Sentí una alegría muy grande, aunque estaba muy nervioso porque no estoy acostumbrado a los homenajes. Mientras Fidel me lo entregaba, me dijo algo que yo considero muy lindo y que recordaré siempre: «hace mucho tiempo que sigo tu trabajo y creo que te mereces mucho este reconocimiento». Quise agradecerle sus palabras de alguna manera. Pero solo me salió un gesto indescriptible con el que pretendí expresarle que yo no creía haberme ganado nada. Ahora, más calmado, también lo considero así, porque nosotros, los que recibimos el Diploma en el ISA y los que lo recibirán después y también los que ya no están, nos preocupábamos más por hacer nuestra música que por cualquier otra cosa. Nuestra razón de ser era componer canciones y cantarlas fuera donde fuera. Con dos personas o con doscientas. Estábamos desdeñados de los medios de difusión y eso tampoco nos preocupaba. Pensábamos en nosotros, en nuestra música y no en un reconocimiento en el futuro. 

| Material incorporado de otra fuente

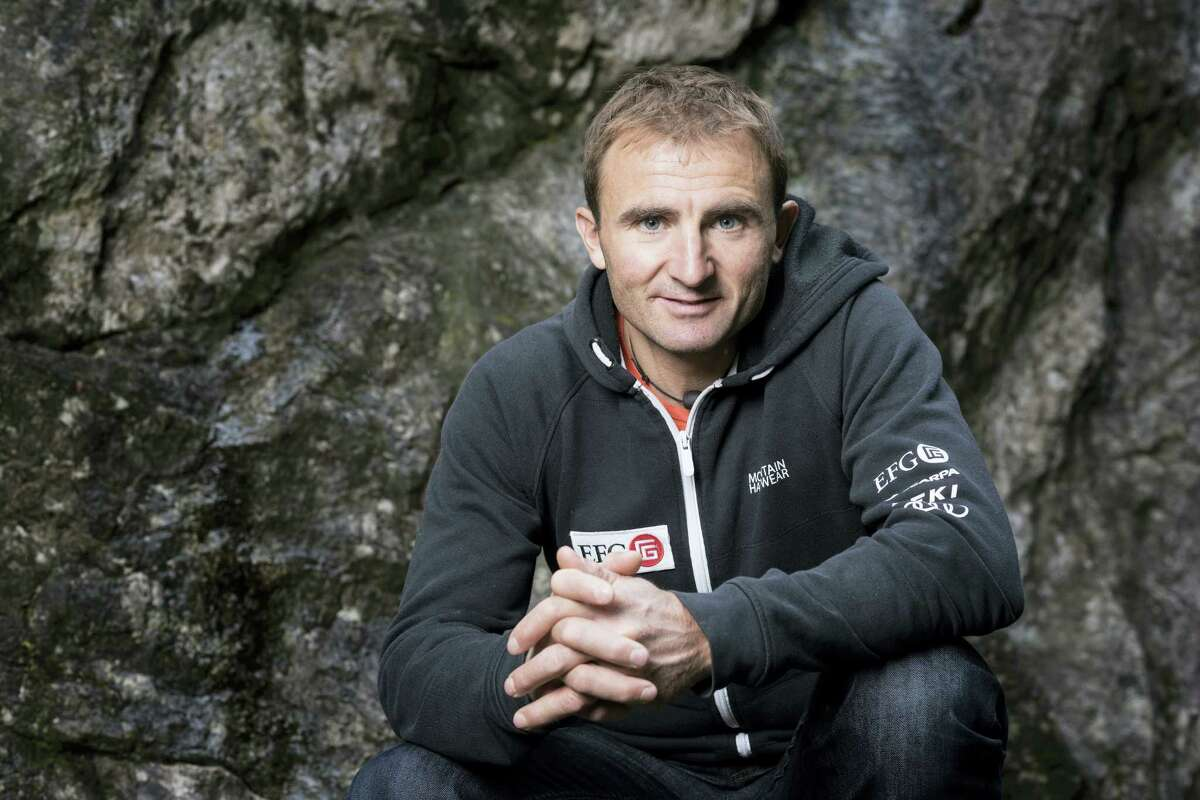 In this Sept. 11, 2015 photo, Swiss climber Ueli Steck poses for a photo at the foot of a climbing wall in Wilderswil, Canton of Berne, Switzerland. Expedition organizers say famed Swiss climber Ueli Steck was killed in a mountaineering accident near Mount Everest in Nepal.
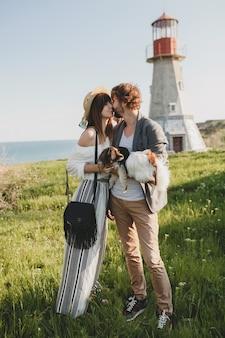 Küssen stilvolles hipster-paar in der liebe, die mit hund in der landschaft geht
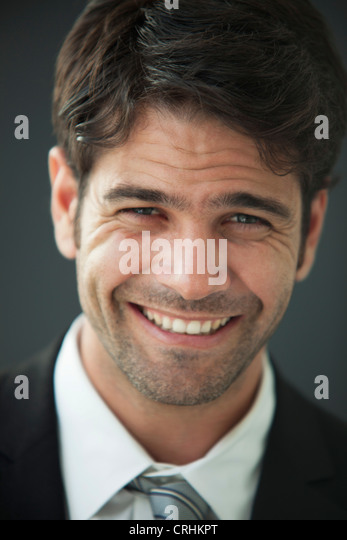 Man smiling happily, portrait - Stock Image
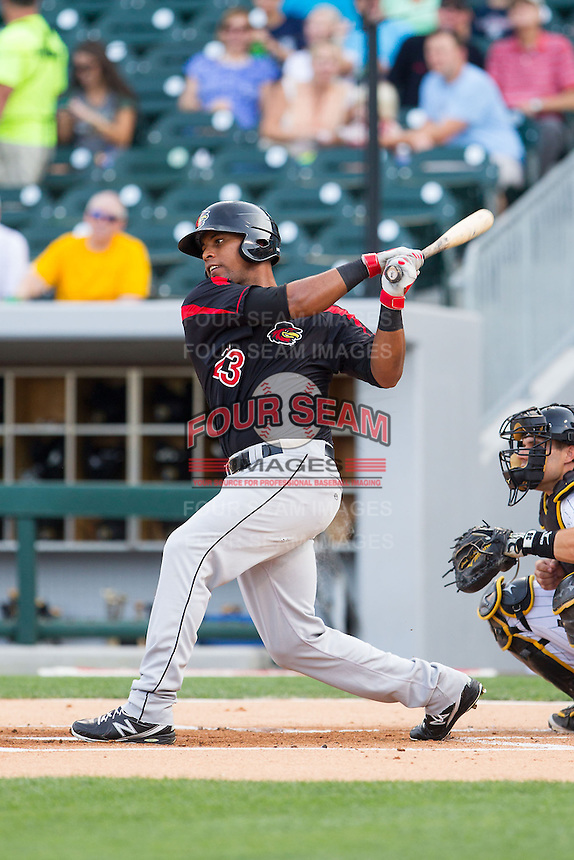 Deibinson Romero (23) of the Rochester Red Wings follows through on his swing against the Charlotte Knights at BB&T Ballpark on June 5, 2014 in Charlotte, North Carolina.  The Knights defeated the Red Wings 7-6.  (Brian Westerholt/Four Seam Images)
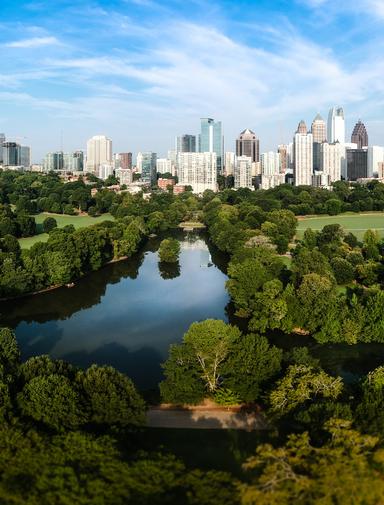 City skyline of Atlanta with Piedmont Park and the lake in the morning sun.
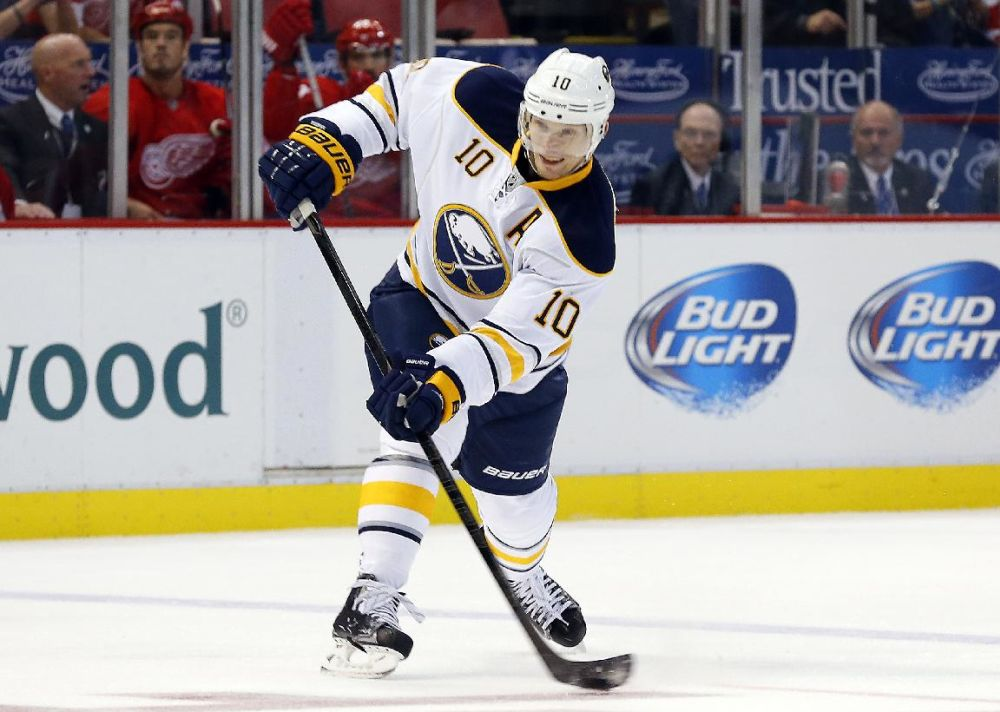 In this Oct. 2, 2013 file photo, Buffalo Sabres defenseman Christian Ehrhoff, of Gemany, shoots against the Detroit Red Wings in the first period of an NHL hockey game in Detroit.  A person familiar with the move says veteran defenseman Christian Ehrhoff has agreed to sign with the Pittsburgh Penguins. The person spoke to The Associated Press on the condition of anonymity because the Penguins had not announced the deal, reached a half hour into the start of the NHL's free agency period on Tuesday, Juloy 1, 2014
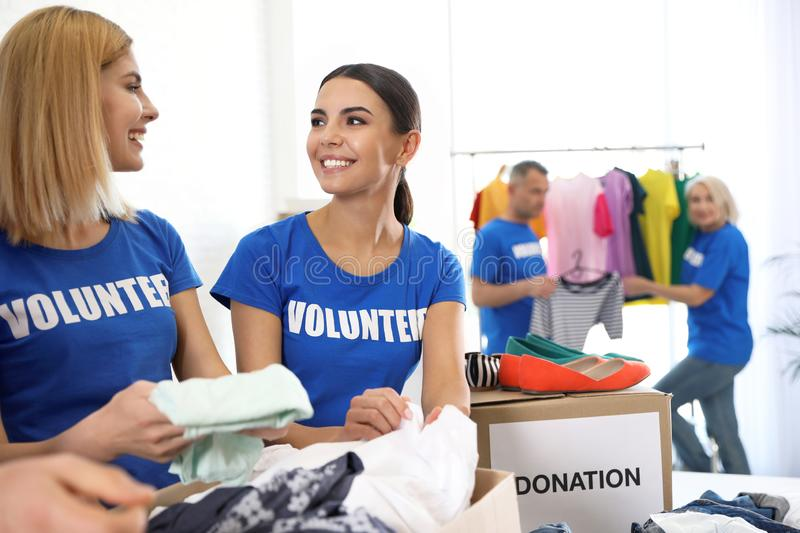 Team of volunteers collecting donations in boxes stock photo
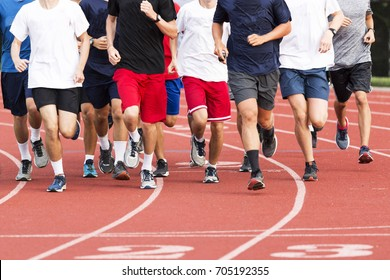 High school boys running in a large group on a red track during cross country practice.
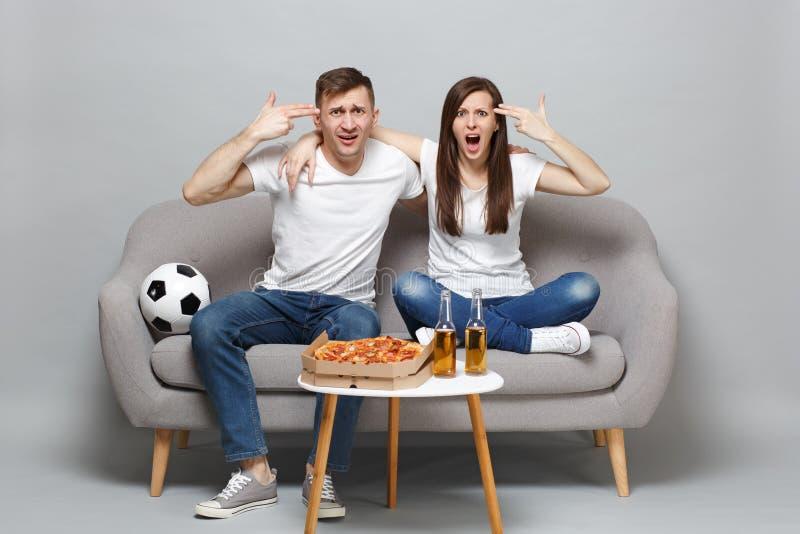 有关夫妇妇女人足球迷使支持喜爱的队,对头的点手指振作,好象他射击 库存照片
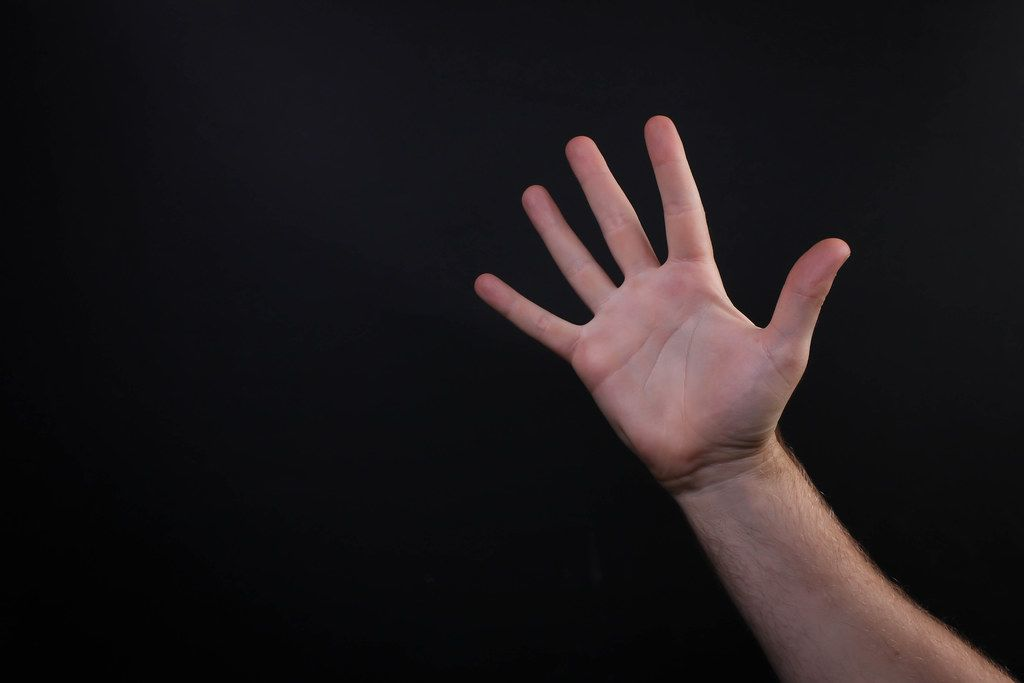 Hand showing number five on black background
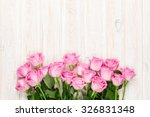 Stock photo pink roses bouquet over wooden table top view with copy space 326831348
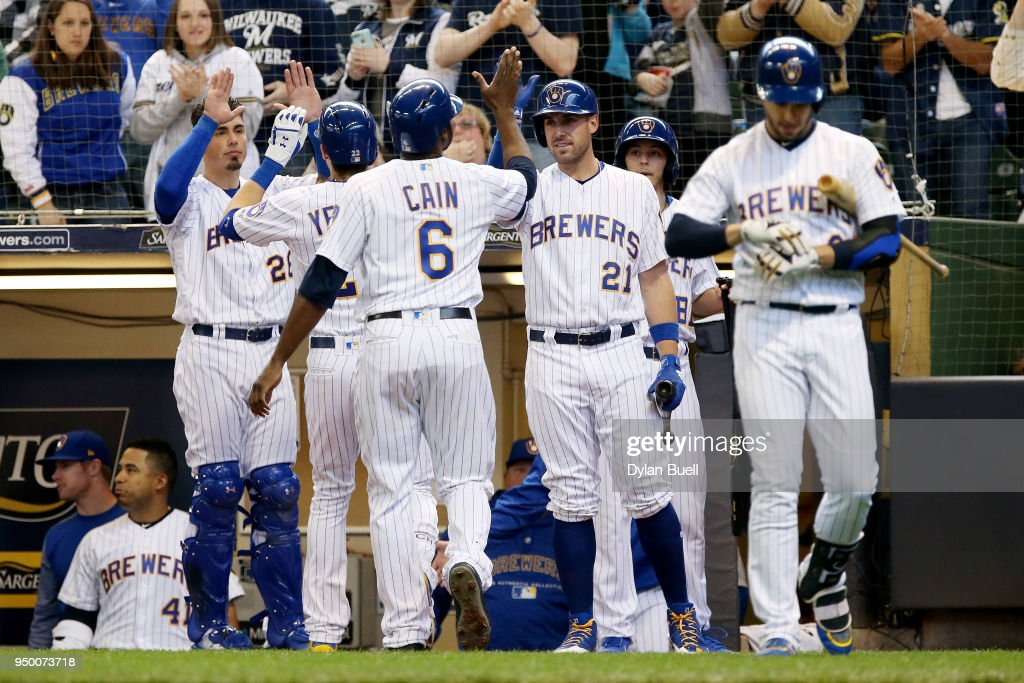 Christian Yelich #22 and Lorenzo Cain #6 of the Milwaukee Brewers celebrate with teammates after Yelich hit a home run in the fourth inning against the Miami Marlins at Miller Park on April 22, 2018 in Milwaukee, Wisconsin.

Sin embargo, Noel Nicola y junto a él todos los fundadores del Movimiento de la Nueva Trova son merecedores, por sobradas razones y con creces, no solo del Diploma al Mérito Artístico, sino también del reconocimiento más justo e imperecedero: el de todo el pueblo cubano y los del mundo entero, que han vibrado con sus poesías convertidas en canciones por más de tres décadas.